No es una ola de calor, ni estás loca, ni el aire acondicionado se ha roto otra vez. Es tu cuerpo hablando el idioma de la menopausia — y a veces, lo hace en llamas.
Los sofocos son esas ráfagas repentinas de calor que suben desde el pecho al rostro, te dejan brillante (no exactamente por el glow que buscabas) y, segundos después, te cubren de un sudor que parece burlarse de tu maquillaje. Duran poco, pero cuando llegan… ¡se hacen notar!
La ciencia detrás del sofoco
Durante la menopausia, los niveles de estrógeno bajan y fluctúan, y eso afecta al hipotálamo, el termostato natural del cuerpo.
Tu cerebro empieza a interpretar los cambios mínimos de temperatura como una emergencia térmica. Resultado: dilata vasos sanguíneos, te hace sudar para enfriarte, y a veces, te deja tiritando segundos después.
Un vaivén hormonal con banda sonora propia.
Y no estás sola: el 80% de las mujeres los experimentan. Algunas durante un par de años… y otras, hasta una década. Pero tranquila: no hay castigo eterno, hay estrategias inteligentes.
Cómo mantener la calma (y la elegancia)
No hay botón de apagado, pero sí formas de recuperar el control — y la frescura.
El secreto está en cuidar el equilibrio hormonal, el sistema nervioso y la piel, porque todo está conectado.
- Plantas amigas: la Vitex agnus castus (Ginevítex® Equilibrio Hormonal) ayuda a regular naturalmente las hormonas.
- Ejercicio y respiración: moverte, drenar y respirar profundamente es medicina pura para tu sistema termorregulador.
- Alimentación inteligente: elige fitoestrógenos naturales (soja, lino, alfalfa), evita azúcares y alcohol, y bebe agua con intención.
- Descanso y calma: el estrés amplifica los sofocos. Dormir bien es una terapia hormonal gratuita.
Y cuando el calor llega… Stay* Cool

Hay momentos en los que el cuerpo arde y no hay tiempo para explicaciones. Ahí entra en escena tu aliada de bolso: Stay Cool*, la bruma facial refrescante de Natural Beauty.

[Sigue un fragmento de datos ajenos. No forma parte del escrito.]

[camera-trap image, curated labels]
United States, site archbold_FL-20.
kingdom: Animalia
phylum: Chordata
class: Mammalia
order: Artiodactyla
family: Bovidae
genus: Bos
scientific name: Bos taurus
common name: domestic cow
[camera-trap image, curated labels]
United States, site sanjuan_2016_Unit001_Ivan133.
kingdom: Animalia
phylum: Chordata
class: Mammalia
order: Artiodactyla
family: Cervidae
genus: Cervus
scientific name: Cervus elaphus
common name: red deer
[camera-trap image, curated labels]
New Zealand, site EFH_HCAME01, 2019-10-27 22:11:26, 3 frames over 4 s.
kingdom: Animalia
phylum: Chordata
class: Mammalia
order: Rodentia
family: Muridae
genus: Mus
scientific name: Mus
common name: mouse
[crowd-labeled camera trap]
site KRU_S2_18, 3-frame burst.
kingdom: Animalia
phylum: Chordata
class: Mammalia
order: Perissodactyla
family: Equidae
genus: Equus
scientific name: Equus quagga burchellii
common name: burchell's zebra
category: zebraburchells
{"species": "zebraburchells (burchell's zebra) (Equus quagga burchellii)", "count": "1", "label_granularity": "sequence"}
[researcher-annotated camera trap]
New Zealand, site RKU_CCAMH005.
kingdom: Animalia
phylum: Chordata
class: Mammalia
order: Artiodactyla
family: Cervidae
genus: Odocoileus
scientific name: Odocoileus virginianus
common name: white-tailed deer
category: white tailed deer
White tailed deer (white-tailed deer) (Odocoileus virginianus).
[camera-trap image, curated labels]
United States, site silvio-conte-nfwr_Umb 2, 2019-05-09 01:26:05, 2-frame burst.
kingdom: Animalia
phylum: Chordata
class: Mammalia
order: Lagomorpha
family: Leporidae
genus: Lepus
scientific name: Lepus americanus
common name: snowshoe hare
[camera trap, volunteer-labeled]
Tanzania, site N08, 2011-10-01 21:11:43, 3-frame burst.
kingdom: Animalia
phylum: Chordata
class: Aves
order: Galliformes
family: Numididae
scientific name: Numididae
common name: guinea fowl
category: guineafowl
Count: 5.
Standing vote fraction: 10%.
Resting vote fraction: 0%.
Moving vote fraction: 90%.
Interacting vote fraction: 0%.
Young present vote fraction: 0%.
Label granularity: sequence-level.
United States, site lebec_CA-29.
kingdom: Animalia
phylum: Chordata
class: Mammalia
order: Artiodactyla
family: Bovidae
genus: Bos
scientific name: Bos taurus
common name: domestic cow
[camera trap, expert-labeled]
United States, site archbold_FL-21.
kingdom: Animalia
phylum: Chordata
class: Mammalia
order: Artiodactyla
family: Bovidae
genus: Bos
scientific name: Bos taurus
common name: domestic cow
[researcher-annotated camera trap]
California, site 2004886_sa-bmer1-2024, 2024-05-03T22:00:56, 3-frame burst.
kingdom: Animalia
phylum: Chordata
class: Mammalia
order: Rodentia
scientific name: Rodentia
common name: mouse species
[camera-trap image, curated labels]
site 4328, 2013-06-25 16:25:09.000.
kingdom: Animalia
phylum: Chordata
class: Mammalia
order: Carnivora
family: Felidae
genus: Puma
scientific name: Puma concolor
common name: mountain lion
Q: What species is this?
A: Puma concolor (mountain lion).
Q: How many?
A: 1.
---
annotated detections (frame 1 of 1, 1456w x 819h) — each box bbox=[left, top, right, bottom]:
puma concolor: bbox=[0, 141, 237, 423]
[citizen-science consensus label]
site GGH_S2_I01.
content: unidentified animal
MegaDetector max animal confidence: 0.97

Formulada para sofocos y tardes de calor, refresca al instante sin alterar el maquillaje. Contiene hidrolatos naturales de menta y rosa damascena, que calman, tonifican y devuelven el control. Un gesto. Un respiro. Un alivio.
Stay* Cool no es solo una bruma: es una declaración de autocuidado con glamour. Porque en esta nueva etapa, el poder no está en esconder los sofocos… sino en enfrentarlos con estilo.
Ritual refrescante Natural Beauty
- Rocía tu Mist Stay Cool* sobre rostro, cuello y escote cuando sientas subir la ola de calor.
- Cierra los ojos, respira profundo y repite mentalmente: “No me derrito, me renuevo.”
- Siente el frescor y la calma expandirse por tu piel.
La menopausia no es el fin del fuego, es el inicio de una nueva energía. Y si vas a arder… que sea de pasión, no de sofoco.